Texto seleccionado:
□ □ □ □ □
UN LUGAR EN EL SOL
Isabel Pascual
Estos días, distraída por las calles de mi ciudad, el ritmo de los tambores me sacude hasta lo más profundo. Creyentes y no creyentes, todos sentimos cómo las arenas movedizas de nuestro interior se quiebran al oír el grave sonido de los bombos golpeados por las mazas. Esos acordes unísonos nos hacen temblar, mejor dicho, estremecen el mismo centro de la tierra que retumba bajo nuestros pies. A su vez, los timbales dialogan entre sí con estallidos brillantes, se queja el uno y se compadece el otro, para finalmente dejar sentenciar a los orondos tambores.
Y es entonces cuando se produce el milagro y aparece en escena la Dolorosa, Mater amantísima, que sale de San Cayetano mecida con suavidad al vaivén de sus portadores y enfrente vemos a Jesús, su Hijo, camino del Calvario y con la Cruz a cuestas, mientras se acerca resignado en su aceptación del dolor pues sabe de su destino.
□ □ □ □ □
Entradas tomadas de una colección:
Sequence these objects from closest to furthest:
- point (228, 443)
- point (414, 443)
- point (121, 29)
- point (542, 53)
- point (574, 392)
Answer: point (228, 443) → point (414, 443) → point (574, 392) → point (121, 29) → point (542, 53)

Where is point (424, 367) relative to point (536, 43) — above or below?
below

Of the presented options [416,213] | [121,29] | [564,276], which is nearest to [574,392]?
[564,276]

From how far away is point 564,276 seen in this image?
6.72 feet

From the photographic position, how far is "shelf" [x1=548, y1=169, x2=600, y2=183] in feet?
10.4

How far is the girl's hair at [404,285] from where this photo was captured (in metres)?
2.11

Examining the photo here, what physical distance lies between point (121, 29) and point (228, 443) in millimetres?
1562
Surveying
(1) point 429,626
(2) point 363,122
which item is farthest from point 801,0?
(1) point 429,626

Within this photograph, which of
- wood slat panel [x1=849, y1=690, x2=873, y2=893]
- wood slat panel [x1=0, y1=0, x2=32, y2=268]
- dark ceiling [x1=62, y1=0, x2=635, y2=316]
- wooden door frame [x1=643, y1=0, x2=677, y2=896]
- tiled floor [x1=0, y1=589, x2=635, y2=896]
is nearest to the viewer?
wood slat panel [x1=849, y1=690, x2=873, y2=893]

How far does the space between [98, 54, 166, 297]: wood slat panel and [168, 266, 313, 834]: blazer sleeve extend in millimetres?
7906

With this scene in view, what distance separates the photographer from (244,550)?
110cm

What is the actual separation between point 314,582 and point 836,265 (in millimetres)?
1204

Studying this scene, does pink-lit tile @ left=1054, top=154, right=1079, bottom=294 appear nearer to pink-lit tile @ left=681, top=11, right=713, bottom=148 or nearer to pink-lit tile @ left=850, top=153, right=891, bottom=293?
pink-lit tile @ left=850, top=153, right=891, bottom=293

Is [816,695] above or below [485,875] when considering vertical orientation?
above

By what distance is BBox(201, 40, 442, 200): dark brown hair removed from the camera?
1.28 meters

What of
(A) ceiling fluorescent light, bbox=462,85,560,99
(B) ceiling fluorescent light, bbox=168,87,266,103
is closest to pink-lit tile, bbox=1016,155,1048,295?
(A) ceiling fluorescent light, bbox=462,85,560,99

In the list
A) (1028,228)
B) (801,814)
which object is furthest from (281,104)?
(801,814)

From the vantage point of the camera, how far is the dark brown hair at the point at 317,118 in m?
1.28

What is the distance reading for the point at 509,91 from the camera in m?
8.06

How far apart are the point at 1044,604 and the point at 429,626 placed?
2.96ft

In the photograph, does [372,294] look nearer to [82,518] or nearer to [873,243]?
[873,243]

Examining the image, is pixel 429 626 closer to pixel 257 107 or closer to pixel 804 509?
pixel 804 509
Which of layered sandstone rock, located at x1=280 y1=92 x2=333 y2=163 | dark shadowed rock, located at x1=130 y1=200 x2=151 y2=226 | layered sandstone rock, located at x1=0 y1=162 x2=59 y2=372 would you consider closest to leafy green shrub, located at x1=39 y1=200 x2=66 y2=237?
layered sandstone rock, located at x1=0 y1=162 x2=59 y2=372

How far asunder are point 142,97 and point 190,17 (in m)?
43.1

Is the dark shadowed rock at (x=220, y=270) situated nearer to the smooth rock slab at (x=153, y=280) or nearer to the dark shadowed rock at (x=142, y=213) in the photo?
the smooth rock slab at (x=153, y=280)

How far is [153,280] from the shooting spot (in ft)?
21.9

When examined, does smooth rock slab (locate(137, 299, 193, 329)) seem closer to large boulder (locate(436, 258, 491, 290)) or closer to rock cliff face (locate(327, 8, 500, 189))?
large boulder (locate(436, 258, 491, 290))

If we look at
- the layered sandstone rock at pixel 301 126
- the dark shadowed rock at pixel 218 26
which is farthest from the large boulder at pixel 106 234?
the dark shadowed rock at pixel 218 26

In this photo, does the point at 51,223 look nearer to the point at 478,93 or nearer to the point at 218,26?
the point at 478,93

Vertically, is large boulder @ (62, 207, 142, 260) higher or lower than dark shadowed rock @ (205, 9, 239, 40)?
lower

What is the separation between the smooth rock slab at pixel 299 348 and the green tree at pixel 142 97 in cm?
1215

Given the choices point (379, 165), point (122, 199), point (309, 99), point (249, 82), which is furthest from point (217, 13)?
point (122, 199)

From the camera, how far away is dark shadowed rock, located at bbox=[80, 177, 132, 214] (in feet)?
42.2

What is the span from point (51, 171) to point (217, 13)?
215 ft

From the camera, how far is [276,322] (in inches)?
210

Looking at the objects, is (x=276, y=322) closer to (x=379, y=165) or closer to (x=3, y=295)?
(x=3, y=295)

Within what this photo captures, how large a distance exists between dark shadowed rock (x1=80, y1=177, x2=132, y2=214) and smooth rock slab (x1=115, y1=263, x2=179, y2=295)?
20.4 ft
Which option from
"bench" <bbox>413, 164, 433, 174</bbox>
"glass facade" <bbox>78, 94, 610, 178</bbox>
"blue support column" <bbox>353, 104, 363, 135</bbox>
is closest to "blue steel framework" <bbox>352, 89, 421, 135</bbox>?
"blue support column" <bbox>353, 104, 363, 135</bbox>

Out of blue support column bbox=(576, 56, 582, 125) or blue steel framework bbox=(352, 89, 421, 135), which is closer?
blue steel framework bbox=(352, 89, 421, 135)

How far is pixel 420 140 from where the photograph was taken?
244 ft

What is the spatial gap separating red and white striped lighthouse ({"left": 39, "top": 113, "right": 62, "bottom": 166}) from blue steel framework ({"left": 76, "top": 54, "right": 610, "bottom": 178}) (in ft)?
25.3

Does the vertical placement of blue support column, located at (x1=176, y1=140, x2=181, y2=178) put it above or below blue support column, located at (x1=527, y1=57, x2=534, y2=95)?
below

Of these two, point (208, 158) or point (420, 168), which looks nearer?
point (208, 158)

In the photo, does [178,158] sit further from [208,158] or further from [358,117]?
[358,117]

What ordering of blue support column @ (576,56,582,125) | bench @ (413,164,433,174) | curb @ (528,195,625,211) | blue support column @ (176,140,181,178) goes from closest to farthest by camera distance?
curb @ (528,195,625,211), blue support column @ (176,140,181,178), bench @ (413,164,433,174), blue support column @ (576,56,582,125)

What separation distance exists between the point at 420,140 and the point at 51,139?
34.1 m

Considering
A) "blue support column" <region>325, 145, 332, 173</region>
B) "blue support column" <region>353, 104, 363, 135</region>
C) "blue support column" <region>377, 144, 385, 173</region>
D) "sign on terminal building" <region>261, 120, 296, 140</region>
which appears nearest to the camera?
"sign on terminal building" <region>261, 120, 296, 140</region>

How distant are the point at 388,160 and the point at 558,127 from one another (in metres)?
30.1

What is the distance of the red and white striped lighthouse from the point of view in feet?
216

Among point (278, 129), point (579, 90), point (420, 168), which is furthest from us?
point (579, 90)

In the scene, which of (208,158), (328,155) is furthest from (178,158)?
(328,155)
□ □ □ □ □
Descripción de la tarea:
Sigue escribiendo el texto sobre los tambores y la procesión de la Dolorosa a partir de su última frase.

Respuesta:
Ambos se aproximan susurrándose caricias y, al instante, se alejan iluminados por el amor más puro y más grande, el de una Madre que padece ante el sufrimiento irremediable de su Hijo y nada puede hacer… El Encuentro. Y así, en medio del éxtasis de esta representación, entran las agudas cornetas balanceando con sus armonías los latidos de las imágenes sacras.
Continúa el milagro de la primavera. Tal y como está escrito, el Viernes Jesús morirá, “Padre, en tus manos encomiendo mi espíritu”, pero el Domingo regresará a la luz de la tierra, “y que al tercer día resucitó conforme a las Escrituras”.
Los pasos de Semana Santa me arrastran con ellos en volandas y, en esos momentos, me invade una íntima e indescifrable sensación de felicidad.